Hujan rintik-rintik membasahi kota. Di kafe mungil yang berselimut cahaya temaram, Anya duduk termenung.
Pandangannya menerawang keluar jendela, mengikuti tetesan air yang menari-nari di kaca. Sebuah buku tebal tergeletak terbuka di mejanya, namun tak satupun kata yang berhasil ia cerna.
Pikirannya melayang pada pertemuannya dengan seorang pria misterius di perpustakaan beberapa minggu lalu.
Mata mereka bertemu sekejap, lalu teralihkan pada buku yang sama. Sejak saat itu, Anya merasa ada koneksi tak terduga di antara mereka.
Pria itu memiliki senyum yang menenangkan dan tatapan mata yang dalam, seperti menyimpan segudang rahasia.
"Permisi, boleh bergabung?"
Anya tersentak dari lamunannya. Seorang pria dengan jaket kulit hitam berdiri di hadapannya.
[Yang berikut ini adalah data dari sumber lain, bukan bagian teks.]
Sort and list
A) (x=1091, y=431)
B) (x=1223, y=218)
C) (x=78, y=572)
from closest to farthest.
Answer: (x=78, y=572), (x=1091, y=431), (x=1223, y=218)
Lelaki itu tersenyum tipis, matanya berbinar di bawah cahaya lampu. Anya mengangguk ragu.
"Saya, Liam," ucapnya sambil menyodorkan tangan.
Mereka mengobrol banyak hal sepanjang malam itu. Liam ternyata seorang penulis lepas yang sering menghabiskan waktu di perpustakaan untuk mencari inspirasi.
Pembicaraan mereka mengalir begitu saja, seolah mereka sudah saling mengenal sejak lama. Anya merasa nyaman berada di dekat Liam. Ada kehangatan yang membuatnya ingin terus bersama pria itu.
Hari-hari berikutnya, mereka sering bertemu. Mereka berjalan-jalan di taman, menonton film di bioskop, atau sekadar duduk di kafe sambil membaca buku.
Anya merasa hidupnya semakin berwarna sejak mengenal Liam. Namun, di balik semua kebahagiaan itu, ada rasa gelisah yang terus menghantuinya.
Liam selalu tampak tertutup tentang masa lalunya. Saat Anya mencoba menanyakan sesuatu yang lebih pribadi, Liam selalu menghindar dengan alasan yang dibuat-buat. Anya mulai merasa ada sesuatu yang disembunyikan oleh Liam.
Suatu hari, Anya menemukan sebuah buku harian di dalam tas Liam yang tertinggal di apartemennya. Dengan rasa penasaran yang besar, Anya membuka buku itu.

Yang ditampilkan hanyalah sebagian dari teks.